**Exercise set**
(A) In the forum thread about the EU referendum, what does lutonlad say will decide the outcome of Brexit?
(B) Write the next part of the forum thread about the EU referendum, picking up right after its final line.
[START OF Text to read]
SultanOfSwing Apr 6th 2017 8:36 pm

Re: Post EU Referendum
 

Originally Posted by amideislas (Post 12223290)
Where's Dick?

It's a couple hours past his wake-up time (around 13:00 CET). Normally he'd be here extolling the virtues of Britain's world domination, while enjoying his famous "breakfast of champions", but nothing so far.

Can someone give him a call and see if he's OK?

Maybe you have to say his name 3 times, like Betelgeuse.

Dick.

There's two.

morpeth Apr 6th 2017 9:42 pm

Re: Post EU Referendum
 

Originally Posted by lutonlad (Post 12223020)
The political class will indeed decide the outcome of Brexit, with many string pullers (on both sides) using the process to promote their ideologies and dogma - the voices of pragmatism and reason taking a back seat.

I'd suggest that most reasonable Leavers would not object to any transitional arrangement maintaining the status quo in terms of EU immigration, provided it enabled civilised and productive negotiations. The same people who in no way object to Free Movement per se, but are perhaps are suspicious that it's one of the drivers that will lead to closer integration and eventually a federal Europe. Hence their desire for the UK alone to decide on it's immigration policy as indeed should any country IMHO.

Of course, had Mr C had been taken more seriously...
[END OF Text to read]
[START OF Dataset]
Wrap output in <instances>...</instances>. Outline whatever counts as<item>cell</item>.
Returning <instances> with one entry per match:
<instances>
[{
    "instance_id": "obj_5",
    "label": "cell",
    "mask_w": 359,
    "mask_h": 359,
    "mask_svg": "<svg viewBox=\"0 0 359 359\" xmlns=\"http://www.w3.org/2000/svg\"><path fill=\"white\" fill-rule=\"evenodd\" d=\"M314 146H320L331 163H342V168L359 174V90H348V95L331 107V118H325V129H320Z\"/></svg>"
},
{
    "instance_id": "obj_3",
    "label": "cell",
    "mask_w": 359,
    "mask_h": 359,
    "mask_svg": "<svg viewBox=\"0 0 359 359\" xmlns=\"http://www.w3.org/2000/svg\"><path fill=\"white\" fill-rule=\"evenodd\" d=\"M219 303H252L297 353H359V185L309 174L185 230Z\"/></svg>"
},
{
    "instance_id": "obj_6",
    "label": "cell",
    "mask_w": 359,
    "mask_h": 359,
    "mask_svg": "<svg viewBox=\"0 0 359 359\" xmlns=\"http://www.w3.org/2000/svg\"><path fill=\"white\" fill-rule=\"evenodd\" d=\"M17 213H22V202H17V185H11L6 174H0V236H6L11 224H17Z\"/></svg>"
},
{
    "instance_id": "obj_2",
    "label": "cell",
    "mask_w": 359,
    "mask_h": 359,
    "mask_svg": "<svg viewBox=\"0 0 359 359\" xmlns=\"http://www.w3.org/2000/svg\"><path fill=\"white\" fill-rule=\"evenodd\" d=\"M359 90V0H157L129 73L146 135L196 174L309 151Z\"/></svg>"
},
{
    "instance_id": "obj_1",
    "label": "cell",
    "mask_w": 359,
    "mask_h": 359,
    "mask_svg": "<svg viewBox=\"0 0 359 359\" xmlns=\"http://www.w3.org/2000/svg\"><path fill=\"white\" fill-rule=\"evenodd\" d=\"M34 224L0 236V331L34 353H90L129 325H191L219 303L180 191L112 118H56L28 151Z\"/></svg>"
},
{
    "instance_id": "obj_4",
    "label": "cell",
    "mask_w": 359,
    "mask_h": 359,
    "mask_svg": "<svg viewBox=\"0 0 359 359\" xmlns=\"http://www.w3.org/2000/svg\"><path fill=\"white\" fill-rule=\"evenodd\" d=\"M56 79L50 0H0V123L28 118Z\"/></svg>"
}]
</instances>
[END OF Dataset]
**Final results**
(A) The political class.

(B)
I wonder what would happen if May as canny enough to negotiate a final opt-out with Germany concerning say limiting the numbers of lower skilled EU citizens who could be in UK at any one time, a few such items, then had the guts to call another referendum- would the percentages be the same ? If the vote was 60/40 either way would it make it easier for people to accept ? I think German businesses could survive less lower skilled workers being in the UK compared to losing some market share in Britian. And if that was a big issue for some who voted for Brexit, maybe that would change the result.

I am not saying the UK shouldn't leave the EU, it just seems if it leaves it is just a mess how it is being handled and such divisiveness on the subject.

amideislas Apr 6th 2017 9:44 pm

Re: Post EU Referendum
 

Originally Posted by morpeth (Post 12223338)
I wonder what would happen if May as canny enough to negotiate a final opt-out with Germany concerning say limiting the numbers of lower skilled EU citizens who could be in UK at any one time, a few such items, then had the guts to call another referendum- would the percentages be the same ? If the vote was 60/40 either way would it make it easier for people to accept ? I think German businesses could survive less lower skilled workers being in the UK compared to losing some market share in Britian. And if that was a big issue for some who voted for Brexit, maybe that would change the result.

I am not saying the UK shouldn't leave the EU, it just seems if it leaves it is just a mess how it is being handled and such divisiveness on the subject.

Oh, Christ. You know less than even the least educated of Brits.

Annetje Apr 6th 2017 10:09 pm

Re: Post EU Referendum
 

Originally Posted by morpeth (Post 12223338)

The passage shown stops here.